_Work item 1_
Reproduce, word for word, the six caption entries in Block 1 below, leaving out the picture markers.

Tupi Football Club, commonly referred to as Tupi, is a Brazilian professional club based in Juiz de Fora, Minas Gerais founded on 26 May 1912. It competes in the Campeonato Mineiro Módulo II, the second tier of the Minas Gerais state football league.

History
On May 16, 1912, Antônio Maria Júnior, João Baptista Georg and four other people founded Tupi Football Club.

In 2001, Tupi won its first title, which was the Campeonato Mineiro Módulo II, finishing ahead of Nacional de Uberaba in the final stage, which was a group stage competed by six clubs. In 2008, Tupi won the Taça Minas Gerais. In the final, they beat América Futebol Clube (MG) (América Mineiro) in a 4−3 aggregate result.

_Work item 2_
Transcribe the Tupi Football Club passage word for word, between "Tupi Football Club, commonly" and "4−3 aggregate result.", inclusive.

_Extracted information_
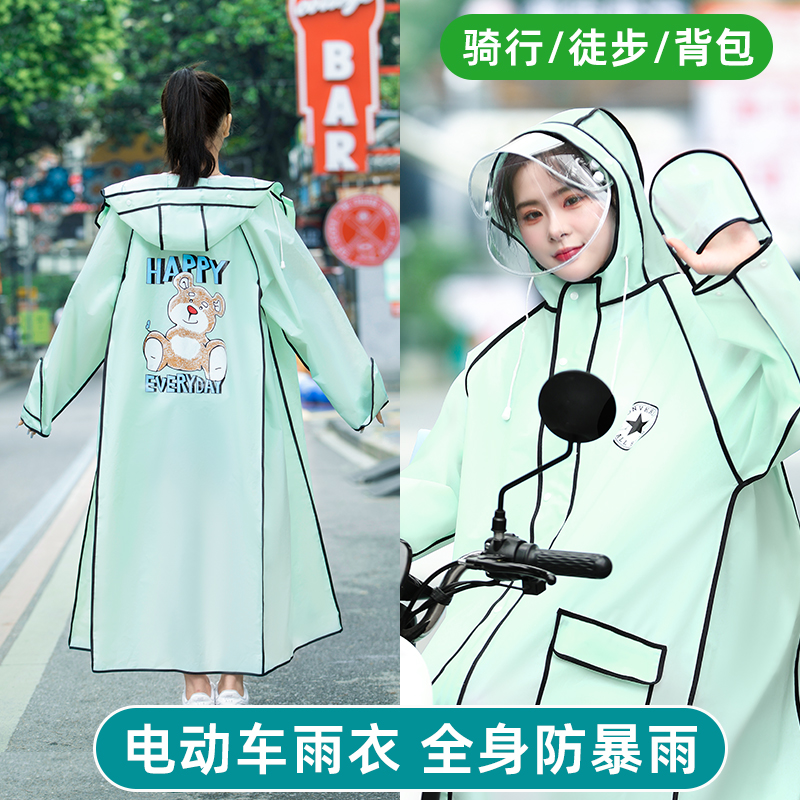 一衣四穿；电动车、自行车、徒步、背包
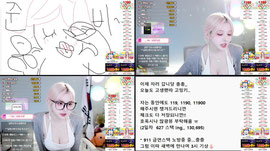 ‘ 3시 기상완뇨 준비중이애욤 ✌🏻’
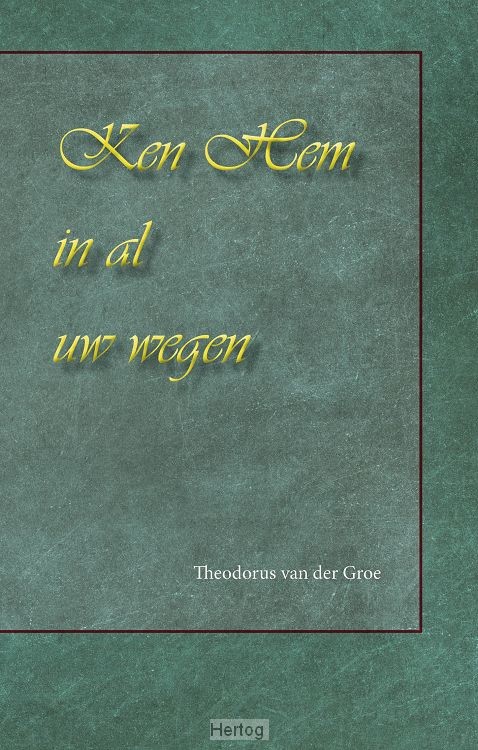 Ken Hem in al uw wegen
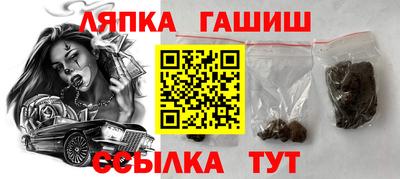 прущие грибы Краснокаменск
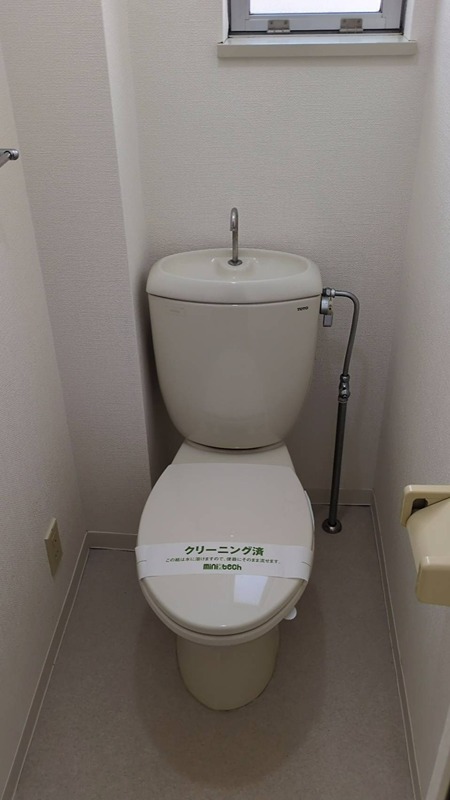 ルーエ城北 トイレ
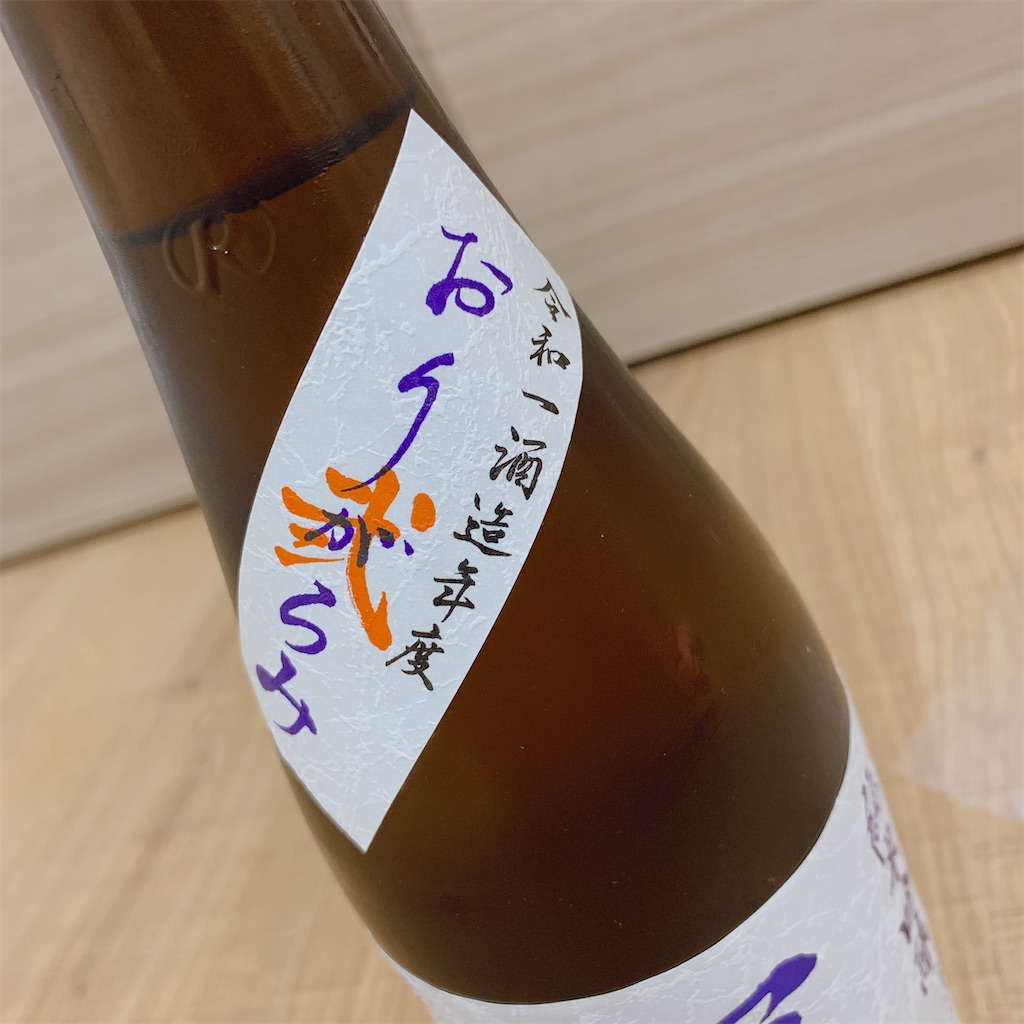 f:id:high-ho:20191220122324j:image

_Exercise output 1_
 一衣四穿；电动车、自行车、徒步、背包
 ‘ 3시 기상완뇨 준비중이애욤 ✌🏻’
 Ken Hem in al uw wegen
 прущие грибы Краснокаменск
 ルーエ城北 トイレ
 f:id:high-ho:20191220122324j:image

_Exercise output 2_
Tupi Football Club, commonly referred to as Tupi, is a Brazilian professional club based in Juiz de Fora, Minas Gerais founded on 26 May 1912. It competes in the Campeonato Mineiro Módulo II, the second tier of the Minas Gerais state football league.

History
On May 16, 1912, Antônio Maria Júnior, João Baptista Georg and four other people founded Tupi Football Club.

In 2001, Tupi won its first title, which was the Campeonato Mineiro Módulo II, finishing ahead of Nacional de Uberaba in the final stage, which was a group stage competed by six clubs. In 2008, Tupi won the Taça Minas Gerais. In the final, they beat América Futebol Clube (MG) (América Mineiro) in a 4−3 aggregate result.